# [Extracted text]
Consumers’ love of shrimp and crab runs deeper when traditional preparations get contemporary touches.

By Allison Perlik, Senior Editor -- Restaurants & Institutions, 9/1/2007


Shrimp and grits are expanding beyond their Southern roots to menus nationwide, as in this spicy rendition from Gator’s Neo-Soul Café.


Chive oil and red onions complement shrimp cocktail at The View.


Wildfish Seafood Grille pairs crab with shrimp rémoulade.

They call their dishes Shrimp Cocktail, but chefs Mark Arnao’s and Ian Clark’s riffs on the classic starter are far cries from simple chilled shrimp dunked in tangy, tomatoey sauce.

At Centro Latin Kitchen & Refreshment Palace in Boulder, Colo., Executive Chef Clark poaches tiger shrimp in savory broth with onions, citrus and herbs. His Mexican-inspired cocktail sauce is spiked with Worcestershire sauce, clam-tomato juice and chipotle pico de gallo. Executive Chef Arnao poaches jumbo shrimp in white wine, white-wine vinegar, leeks, lemon and herbs at The View restaurant in New York City, where he matches the flavor-infused shellfish with three dipping sauces: curry cream, Mary Rose and traditional cocktail.

# [Recorded data]
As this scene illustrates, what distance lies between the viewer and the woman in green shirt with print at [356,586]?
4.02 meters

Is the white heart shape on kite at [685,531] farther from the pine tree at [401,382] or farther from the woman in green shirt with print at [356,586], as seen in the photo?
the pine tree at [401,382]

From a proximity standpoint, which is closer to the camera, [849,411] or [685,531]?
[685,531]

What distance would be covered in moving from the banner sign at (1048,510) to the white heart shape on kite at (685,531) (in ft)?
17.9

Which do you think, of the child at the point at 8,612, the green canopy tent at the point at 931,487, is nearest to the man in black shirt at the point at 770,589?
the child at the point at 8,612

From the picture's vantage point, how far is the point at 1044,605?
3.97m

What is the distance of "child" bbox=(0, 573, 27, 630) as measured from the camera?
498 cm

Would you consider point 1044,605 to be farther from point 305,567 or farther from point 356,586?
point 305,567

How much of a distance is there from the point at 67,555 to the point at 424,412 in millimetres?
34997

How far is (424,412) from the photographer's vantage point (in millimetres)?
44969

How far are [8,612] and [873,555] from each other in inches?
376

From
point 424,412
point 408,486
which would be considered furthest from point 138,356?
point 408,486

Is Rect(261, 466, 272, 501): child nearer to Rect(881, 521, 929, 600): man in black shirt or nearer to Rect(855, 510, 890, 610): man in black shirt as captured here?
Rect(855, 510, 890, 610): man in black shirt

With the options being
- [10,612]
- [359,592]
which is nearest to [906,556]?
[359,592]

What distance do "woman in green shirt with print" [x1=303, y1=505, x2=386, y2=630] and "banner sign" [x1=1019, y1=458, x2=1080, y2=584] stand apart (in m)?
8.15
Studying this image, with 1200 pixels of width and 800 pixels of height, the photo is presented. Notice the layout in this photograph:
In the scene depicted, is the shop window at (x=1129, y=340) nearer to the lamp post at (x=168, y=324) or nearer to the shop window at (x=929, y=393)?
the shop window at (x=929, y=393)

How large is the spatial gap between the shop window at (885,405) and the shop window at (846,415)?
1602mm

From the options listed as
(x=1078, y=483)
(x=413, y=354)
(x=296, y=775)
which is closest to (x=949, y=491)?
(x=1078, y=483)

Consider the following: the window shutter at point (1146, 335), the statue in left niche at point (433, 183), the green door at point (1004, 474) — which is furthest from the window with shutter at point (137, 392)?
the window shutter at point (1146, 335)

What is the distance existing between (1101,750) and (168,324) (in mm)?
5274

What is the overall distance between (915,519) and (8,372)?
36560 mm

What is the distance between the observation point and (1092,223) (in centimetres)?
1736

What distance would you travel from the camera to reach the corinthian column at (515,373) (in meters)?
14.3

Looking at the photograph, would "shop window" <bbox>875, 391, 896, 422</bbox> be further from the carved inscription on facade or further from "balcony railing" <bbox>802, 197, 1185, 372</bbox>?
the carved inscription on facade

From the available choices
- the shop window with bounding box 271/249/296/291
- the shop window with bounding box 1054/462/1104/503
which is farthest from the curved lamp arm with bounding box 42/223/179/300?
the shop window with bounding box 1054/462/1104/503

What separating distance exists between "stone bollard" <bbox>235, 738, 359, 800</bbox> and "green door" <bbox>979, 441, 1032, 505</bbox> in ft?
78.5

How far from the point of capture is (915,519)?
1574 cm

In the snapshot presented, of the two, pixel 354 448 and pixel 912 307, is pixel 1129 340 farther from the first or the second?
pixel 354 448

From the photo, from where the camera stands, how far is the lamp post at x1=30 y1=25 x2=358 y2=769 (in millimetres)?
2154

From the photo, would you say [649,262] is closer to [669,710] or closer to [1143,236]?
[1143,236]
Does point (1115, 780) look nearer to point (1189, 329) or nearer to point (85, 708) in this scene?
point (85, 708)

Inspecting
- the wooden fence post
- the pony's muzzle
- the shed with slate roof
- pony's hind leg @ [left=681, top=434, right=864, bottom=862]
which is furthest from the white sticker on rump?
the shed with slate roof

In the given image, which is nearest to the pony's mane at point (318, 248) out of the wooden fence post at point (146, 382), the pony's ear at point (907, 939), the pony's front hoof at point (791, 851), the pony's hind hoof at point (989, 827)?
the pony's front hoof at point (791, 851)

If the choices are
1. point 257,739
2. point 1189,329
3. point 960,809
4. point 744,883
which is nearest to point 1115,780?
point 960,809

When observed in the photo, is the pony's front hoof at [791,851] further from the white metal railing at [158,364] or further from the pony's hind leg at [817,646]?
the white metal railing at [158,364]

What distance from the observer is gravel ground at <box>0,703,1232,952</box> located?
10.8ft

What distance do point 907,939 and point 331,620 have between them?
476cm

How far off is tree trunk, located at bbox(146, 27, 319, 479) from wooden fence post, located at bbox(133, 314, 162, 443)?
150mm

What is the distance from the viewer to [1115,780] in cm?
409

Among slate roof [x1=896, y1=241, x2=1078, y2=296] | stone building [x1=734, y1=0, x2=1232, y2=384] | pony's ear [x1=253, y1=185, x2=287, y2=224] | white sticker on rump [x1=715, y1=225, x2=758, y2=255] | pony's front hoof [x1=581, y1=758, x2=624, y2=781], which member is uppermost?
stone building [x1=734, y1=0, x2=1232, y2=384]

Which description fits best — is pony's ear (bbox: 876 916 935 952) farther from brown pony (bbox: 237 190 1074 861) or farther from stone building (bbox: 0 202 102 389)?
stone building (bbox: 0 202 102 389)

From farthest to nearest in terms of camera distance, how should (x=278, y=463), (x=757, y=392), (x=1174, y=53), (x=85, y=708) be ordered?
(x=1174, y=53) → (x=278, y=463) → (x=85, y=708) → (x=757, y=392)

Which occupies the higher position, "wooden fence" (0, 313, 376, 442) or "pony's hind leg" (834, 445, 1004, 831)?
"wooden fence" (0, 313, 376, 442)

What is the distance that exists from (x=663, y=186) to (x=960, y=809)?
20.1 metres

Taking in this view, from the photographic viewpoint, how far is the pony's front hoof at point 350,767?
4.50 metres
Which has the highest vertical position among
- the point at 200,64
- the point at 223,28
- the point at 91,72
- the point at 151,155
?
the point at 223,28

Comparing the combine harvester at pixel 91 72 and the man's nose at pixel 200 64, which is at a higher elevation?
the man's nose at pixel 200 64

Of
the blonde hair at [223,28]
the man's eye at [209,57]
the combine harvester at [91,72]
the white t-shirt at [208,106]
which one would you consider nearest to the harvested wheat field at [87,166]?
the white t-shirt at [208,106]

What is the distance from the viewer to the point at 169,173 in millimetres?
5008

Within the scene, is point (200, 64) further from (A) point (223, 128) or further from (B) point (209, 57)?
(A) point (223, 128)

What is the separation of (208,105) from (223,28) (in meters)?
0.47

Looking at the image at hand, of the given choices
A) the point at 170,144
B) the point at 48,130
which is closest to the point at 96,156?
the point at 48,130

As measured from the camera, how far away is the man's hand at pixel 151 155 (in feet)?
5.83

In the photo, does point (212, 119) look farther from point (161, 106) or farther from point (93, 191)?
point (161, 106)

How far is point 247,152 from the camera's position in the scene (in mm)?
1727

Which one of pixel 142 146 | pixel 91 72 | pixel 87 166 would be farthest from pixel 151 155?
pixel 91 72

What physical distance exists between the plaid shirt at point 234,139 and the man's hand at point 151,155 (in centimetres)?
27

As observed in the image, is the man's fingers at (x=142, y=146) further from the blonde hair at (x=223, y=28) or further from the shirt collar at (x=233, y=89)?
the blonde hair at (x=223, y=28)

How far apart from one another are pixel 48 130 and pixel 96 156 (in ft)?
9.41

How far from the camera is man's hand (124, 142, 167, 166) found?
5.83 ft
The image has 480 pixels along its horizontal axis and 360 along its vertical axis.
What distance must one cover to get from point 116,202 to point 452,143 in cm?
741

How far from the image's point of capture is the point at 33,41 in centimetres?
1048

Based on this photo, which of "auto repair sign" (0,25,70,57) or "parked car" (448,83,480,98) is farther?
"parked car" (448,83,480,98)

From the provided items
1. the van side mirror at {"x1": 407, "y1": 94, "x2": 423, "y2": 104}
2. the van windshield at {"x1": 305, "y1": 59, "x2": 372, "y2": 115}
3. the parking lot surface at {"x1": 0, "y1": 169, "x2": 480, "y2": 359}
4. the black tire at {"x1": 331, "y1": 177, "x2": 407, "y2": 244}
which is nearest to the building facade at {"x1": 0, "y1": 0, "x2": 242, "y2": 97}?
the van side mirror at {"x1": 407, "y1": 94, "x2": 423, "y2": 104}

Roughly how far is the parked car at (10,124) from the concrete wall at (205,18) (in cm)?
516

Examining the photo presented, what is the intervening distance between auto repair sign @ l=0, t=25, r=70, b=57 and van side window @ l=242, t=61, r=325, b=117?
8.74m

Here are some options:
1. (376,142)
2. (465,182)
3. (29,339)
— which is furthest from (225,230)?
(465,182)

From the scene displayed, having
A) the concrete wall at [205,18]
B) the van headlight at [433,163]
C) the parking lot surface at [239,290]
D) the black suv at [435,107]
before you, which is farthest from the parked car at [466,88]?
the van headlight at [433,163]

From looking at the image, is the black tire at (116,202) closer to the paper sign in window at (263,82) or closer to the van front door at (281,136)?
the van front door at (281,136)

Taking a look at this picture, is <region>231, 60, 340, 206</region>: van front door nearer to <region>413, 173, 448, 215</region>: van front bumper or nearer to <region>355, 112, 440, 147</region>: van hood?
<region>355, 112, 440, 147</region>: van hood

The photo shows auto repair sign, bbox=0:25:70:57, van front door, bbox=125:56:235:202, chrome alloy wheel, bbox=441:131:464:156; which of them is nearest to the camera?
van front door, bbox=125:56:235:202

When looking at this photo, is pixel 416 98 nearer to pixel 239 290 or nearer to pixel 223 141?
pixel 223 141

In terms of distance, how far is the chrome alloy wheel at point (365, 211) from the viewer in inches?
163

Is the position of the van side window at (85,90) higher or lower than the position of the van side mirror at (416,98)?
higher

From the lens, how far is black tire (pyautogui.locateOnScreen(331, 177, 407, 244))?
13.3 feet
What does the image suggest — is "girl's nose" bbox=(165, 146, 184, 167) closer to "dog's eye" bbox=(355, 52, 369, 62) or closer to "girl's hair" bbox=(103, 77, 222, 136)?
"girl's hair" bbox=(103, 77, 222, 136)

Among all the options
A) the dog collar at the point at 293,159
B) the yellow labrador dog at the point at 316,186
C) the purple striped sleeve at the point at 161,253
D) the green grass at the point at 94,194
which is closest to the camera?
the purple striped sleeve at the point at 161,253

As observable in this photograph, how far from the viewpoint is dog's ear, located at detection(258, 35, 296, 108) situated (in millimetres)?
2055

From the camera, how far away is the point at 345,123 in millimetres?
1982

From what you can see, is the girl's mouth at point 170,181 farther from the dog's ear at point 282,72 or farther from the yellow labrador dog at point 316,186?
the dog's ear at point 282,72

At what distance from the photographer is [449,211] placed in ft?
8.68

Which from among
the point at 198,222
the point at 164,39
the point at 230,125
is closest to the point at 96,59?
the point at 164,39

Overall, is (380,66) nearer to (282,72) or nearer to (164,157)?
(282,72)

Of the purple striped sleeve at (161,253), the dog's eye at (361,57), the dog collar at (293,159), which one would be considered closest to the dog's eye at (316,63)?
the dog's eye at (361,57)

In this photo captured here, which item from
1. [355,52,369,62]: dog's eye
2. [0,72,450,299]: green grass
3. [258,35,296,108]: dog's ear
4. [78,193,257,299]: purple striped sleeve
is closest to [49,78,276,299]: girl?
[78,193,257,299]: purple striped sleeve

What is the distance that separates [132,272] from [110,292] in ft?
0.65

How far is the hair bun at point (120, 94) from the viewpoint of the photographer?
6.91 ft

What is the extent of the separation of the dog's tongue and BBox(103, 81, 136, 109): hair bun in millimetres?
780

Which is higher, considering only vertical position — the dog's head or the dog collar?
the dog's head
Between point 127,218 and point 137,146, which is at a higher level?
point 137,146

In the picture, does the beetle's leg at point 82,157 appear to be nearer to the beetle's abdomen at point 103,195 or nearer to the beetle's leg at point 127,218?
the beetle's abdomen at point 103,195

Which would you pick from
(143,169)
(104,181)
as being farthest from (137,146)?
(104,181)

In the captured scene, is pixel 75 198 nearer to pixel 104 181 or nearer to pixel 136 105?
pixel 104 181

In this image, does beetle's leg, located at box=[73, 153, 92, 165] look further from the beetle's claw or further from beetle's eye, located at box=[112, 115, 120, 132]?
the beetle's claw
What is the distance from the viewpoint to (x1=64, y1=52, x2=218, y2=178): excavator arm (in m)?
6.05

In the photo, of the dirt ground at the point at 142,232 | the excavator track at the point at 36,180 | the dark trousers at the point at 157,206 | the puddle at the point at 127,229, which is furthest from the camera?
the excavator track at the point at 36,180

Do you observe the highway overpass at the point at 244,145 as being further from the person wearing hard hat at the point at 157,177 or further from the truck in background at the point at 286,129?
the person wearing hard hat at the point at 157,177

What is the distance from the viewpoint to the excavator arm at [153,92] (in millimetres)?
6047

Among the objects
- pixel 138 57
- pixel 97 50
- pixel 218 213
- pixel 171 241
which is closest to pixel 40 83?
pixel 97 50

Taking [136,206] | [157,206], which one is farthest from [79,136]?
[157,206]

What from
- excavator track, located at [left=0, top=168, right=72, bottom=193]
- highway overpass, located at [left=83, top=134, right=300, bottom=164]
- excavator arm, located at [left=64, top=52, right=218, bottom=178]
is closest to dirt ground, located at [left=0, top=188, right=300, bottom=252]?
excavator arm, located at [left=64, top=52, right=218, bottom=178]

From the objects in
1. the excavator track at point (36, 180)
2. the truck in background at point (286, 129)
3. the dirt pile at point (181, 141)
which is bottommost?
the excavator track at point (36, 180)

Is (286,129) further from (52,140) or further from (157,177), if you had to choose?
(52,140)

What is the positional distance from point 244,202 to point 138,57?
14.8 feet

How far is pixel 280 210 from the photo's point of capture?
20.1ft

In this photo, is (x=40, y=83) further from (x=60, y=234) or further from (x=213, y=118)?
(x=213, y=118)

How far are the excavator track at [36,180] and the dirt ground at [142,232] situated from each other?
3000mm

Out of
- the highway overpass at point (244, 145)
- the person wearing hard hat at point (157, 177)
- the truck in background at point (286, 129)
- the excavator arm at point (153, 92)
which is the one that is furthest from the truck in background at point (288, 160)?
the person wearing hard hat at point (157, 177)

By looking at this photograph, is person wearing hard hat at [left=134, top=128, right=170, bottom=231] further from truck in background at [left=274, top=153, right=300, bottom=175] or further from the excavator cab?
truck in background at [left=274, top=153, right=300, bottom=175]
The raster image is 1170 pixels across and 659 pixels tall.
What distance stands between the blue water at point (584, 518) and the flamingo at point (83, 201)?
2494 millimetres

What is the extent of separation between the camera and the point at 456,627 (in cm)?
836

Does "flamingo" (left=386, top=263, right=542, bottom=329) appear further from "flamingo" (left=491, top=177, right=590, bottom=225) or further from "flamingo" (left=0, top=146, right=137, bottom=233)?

# [Short problem 1]
Reproduce the shrimp and crab article word for word, beginning at "Shrimp and grits" and stopping after "tangy, tomatoey sauce.".
# [Short problem 2]
According to the shrimp and crab article, which three dipping sauces come with the jumbo shrimp at The View?

# [Exercise solution 1]
Shrimp and grits are expanding beyond their Southern roots to menus nationwide, as in this spicy rendition from Gator’s Neo-Soul Café.


Chive oil and red onions complement shrimp cocktail at The View.


Wildfish Seafood Grille pairs crab with shrimp rémoulade.

They call their dishes Shrimp Cocktail, but chefs Mark Arnao’s and Ian Clark’s riffs on the classic starter are far cries from simple chilled shrimp dunked in tangy, tomatoey sauce.

# [Exercise solution 2]
Curry cream, Mary Rose and traditional cocktail.